The link between diet and brain health has been well established, with research showing that a so-called Western diet high in saturated fats and simple sugars may trigger Alzheimer’s disease. Research also shows that people who suffer from Alzheimer’s tend to have lower levels of a neurotransmitter called acetylcholine, which is essential for memory and functions such as learning, attention, arousal, and involuntary muscle movement.
With that in mind, a team of researchers led by Scott Kanoski, PhD, a professor of biological sciences at the University of Southern California, decided to test the effects of a high-fat, high-sugar diet during adolescence, when the brain is still developing. The results of the study were published in the May 2024 issue of Brain, Behavior, and Immunity.
In order to gauge the potential long-term impact of a Western diet on the brains of teenagers, the USC team examined four cohorts of adolescent rats. The first three cohorts each contained 24 rats, half of which received standard chow and half of which received a junk food diet. After 60 days, rats in the junk food group in the first cohort were switched to standard chow, while the junk food group in the second cohort remained on the junk food diet. Rats in the junk food group in the third cohort were switched to a healthy diet after only 30 days. Meanwhile, the fourth cohort contained 30 rats, all of whom were fed a junk food diet and then switched to standard food after 30 days.
Throughout the study, the researchers analyzed the brain responses of rats in the various cohorts by subjecting them to tasks designed to evaluate their memory. For example, the rats were allowed to explore new objects in different locations. Days later, the researchers reintroduced the rats to a scene that was nearly identical except for the addition of one new object. Rats on the junk food diet showed signs they could not remember which object they had previously seen, and where, while those in the control group showed familiarity.

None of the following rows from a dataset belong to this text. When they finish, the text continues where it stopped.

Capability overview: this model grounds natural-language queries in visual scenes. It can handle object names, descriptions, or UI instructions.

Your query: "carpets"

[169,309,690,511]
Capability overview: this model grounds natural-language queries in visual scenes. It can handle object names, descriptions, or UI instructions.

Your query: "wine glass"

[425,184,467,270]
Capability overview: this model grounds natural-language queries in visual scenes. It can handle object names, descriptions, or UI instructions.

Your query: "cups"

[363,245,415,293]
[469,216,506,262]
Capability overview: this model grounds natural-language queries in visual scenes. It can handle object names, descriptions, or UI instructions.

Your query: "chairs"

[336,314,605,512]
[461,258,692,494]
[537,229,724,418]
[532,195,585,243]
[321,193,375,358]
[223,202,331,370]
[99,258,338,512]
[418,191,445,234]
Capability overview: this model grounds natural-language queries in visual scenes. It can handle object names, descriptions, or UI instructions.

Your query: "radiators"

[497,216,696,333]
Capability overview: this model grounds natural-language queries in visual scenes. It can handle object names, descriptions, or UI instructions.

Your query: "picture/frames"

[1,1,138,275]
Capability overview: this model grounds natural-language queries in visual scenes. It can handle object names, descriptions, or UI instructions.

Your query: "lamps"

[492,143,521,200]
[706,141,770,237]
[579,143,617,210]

Even more alarming, the researchers say, is that reversion to the standard diet didn’t appear to reverse the damage. “What we see not just in this paper, but in some of our other recent work, is that if these rats grew up on this junk food diet, then they have these memory impairments that don’t go away,” said Kanoski. “If you just simply put them on a healthy diet, these effects unfortunately last well into adulthood.”
Conclusions
Kanoski emphasized that adolescence is a very sensitive period for the brain when important changes are occurring in development. “I don’t know how to say this without sounding like Cassandra and doom and gloom,” he said, “but unfortunately, some things that may be more easily reversible during adulthood are less reversible when they are occurring during childhood.”

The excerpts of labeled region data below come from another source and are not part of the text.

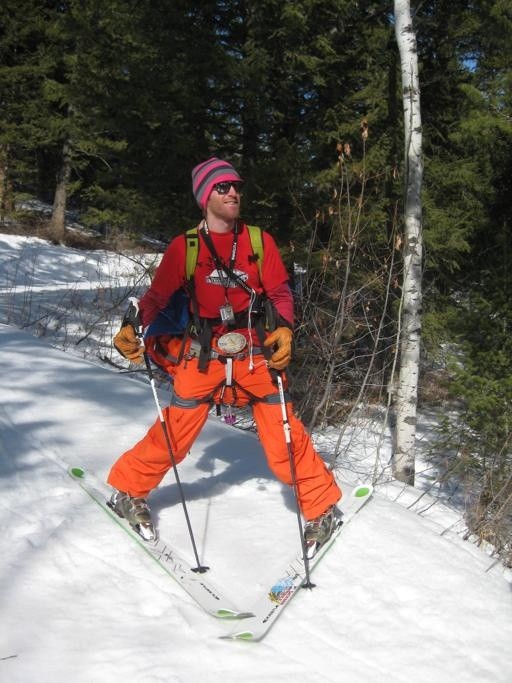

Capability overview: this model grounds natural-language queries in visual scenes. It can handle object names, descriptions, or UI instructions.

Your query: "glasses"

[213,181,244,193]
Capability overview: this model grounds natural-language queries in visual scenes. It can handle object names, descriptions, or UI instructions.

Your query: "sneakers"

[302,504,341,560]
[115,491,156,541]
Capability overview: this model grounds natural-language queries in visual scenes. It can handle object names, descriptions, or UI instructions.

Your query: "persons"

[108,156,344,559]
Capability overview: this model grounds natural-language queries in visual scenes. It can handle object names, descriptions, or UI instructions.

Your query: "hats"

[191,157,245,211]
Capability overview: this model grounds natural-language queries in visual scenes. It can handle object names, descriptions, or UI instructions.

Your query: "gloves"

[264,327,293,370]
[114,322,146,364]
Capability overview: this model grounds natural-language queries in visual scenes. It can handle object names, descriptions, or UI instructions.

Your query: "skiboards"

[65,465,373,641]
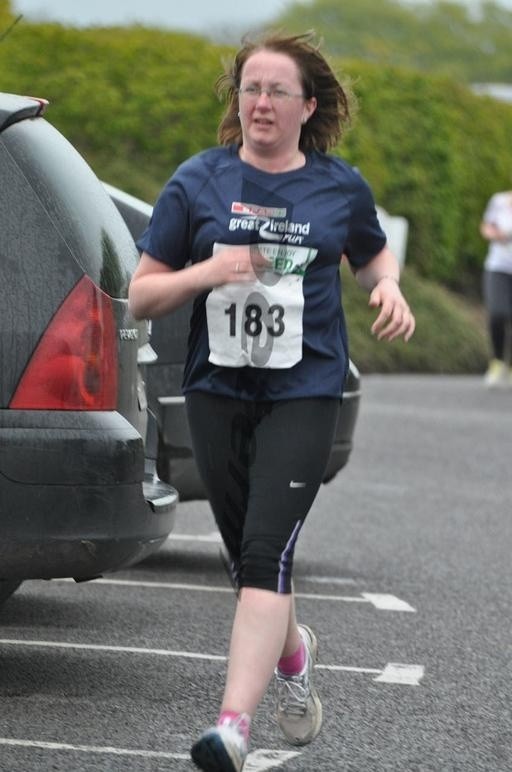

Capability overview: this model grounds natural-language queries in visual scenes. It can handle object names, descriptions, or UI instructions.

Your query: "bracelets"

[378,275,398,285]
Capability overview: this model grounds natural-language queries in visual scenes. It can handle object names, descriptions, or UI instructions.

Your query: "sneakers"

[191,713,251,772]
[275,623,323,746]
[485,358,506,384]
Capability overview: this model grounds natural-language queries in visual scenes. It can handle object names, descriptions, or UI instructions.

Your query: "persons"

[129,29,417,772]
[480,190,512,388]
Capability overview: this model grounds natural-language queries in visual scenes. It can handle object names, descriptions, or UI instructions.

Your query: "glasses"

[239,83,303,103]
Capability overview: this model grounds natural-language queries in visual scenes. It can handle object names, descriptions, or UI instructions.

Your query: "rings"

[235,262,240,273]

The good news, Kanoski said, is that further research showed that two drugs designed to induce the release of acetylcholine in the brain were able to restore the rats’ memory ability when given directly to the hippocampus, opening up a potential avenue for treatment. More research is needed, however, to determine how memory problems from a junk food diet during adolescence can be reversed without such an invasive intervention.